Obwohl wir uns schon lange kennen, hat Henry meinen Vater niemals getroffen, und falls er von seinem Tod gehört hat, der nun über ein Jahr her ist, so weiß er sonst nichts von ihm. Nichts über die Umstände seines Todes und natürlich nichts über mein heimliches Experiment in der Trauerhalle, in der der Sarg versiegelt wurde. Seltsamerweise wird Henry zu keinem Zeitpunkt erwähnen, dass es mein Vater ist, mit dem er Kontakt aufnehmen wird, und dennoch, Sie werden sehen, es ist wirklich er, der kommen wird …
Wie gewöhnlich bin ich viel zu früh weggefahren, aus Angst, keinen Parkplatz zu finden. Ich fahre ins 13. Arrondissement von Paris, nördlich der Place d’Italie. Und wie gewöhnlich finde ich gleich einen Parkplatz, einige Fußminuten von Henry entfernt. Ich bin ungeduldig. Während ich warte, bis es Zeit für unseren Termin ist, bleibe ich hinter dem Lenkrad sitzen und nutze die Gelegenheit, mich mit lauter Stimme an meinen Vater zu wenden und an alle anderen Verstorbenen meiner Familie, die mich in der anderen Welt hören könnten. Ich mache das nun schon seit einigen Tagen. Ich bitte sie um Hilfe. Hilfe für dieses Buch. Hilfe für Papa, damit er es schafft, Henry zu sagen, was ich in seinen Sarg gelegt habe. Während ich laut in meinem Auto rede, kommt mir plötzlich der Gedanke, dass es für ein Medium quasi unmöglich ist, den Titel des Buches von Dino Buzzati, Die Tatarenwüste, zu verstehen, selbst wenn Papa ihm den Titel vermittelt, wenn ja schon ein einfacher Name so schwer zu erhalten ist. Wird denn eines der Medien es schaffen, diesen Roman zu nennen? Die anderen Gegenstände scheinen einfacher zu sein, aber dieses Buch? Ich bin noch weit davon entfernt, mir auszumalen, dass sich in etwas mehr als einer Stunde mitten in der Sitzung eine unglaubliche Synchronizität ereignen wird, wenn mein Vater die Lösung dieses Problems findet …

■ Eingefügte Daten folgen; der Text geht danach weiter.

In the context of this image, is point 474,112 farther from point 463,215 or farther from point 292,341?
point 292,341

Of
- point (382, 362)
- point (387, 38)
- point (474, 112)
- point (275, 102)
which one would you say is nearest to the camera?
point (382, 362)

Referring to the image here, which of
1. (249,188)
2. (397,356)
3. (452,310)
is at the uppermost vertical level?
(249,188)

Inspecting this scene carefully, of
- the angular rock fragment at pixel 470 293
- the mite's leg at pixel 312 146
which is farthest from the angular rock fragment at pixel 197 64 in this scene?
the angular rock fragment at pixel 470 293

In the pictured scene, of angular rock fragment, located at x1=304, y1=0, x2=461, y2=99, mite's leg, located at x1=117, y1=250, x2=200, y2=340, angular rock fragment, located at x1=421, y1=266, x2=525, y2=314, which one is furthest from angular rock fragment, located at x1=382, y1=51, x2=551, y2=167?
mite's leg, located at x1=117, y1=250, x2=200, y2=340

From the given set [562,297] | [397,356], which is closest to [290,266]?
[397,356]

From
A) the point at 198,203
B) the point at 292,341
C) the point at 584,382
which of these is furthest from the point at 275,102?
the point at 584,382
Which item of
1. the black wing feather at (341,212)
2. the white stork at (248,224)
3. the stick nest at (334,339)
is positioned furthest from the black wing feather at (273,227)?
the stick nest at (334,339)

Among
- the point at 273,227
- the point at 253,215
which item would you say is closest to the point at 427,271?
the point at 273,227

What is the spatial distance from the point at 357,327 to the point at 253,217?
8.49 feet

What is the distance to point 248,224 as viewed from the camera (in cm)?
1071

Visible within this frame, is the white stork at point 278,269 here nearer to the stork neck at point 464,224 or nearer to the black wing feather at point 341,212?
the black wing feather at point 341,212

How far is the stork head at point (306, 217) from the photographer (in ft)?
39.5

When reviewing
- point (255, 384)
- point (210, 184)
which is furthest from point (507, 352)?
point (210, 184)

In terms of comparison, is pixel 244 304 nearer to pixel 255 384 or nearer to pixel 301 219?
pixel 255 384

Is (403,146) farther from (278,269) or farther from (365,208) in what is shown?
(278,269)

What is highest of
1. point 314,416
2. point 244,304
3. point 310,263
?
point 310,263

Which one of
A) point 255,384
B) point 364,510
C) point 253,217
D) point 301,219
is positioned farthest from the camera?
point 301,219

Ich trete in eine Wohnung mit zugezogenen Vorhängen. Henry ist wie immer freundlich und fröhlich. Er sieht gut aus. Ein Mann, der immer glücklich zu sein scheint, selbst wenn das Leben ihm manchmal zusetzt. Er bittet mich ins Wohnzimmer, in dem er seine Sitzungen abhält. Ein einfacher Raum, ein kleiner Tisch, der schräg im Eck steht, ein leichter Zigarettengeruch. Ich spüre sofort, dass auch er etwas angespannt ist. Er erzählt mir, dass er schon lange keine Sitzung mehr gemacht hat. Nach familiären Verpflichtungen und einer hartnäckigen Bronchitis wird er mit mir seine erste Sitzung seit einigen Wochen machen. Oje! Rostet ein Medium, wenn es nicht in Verwendung ist?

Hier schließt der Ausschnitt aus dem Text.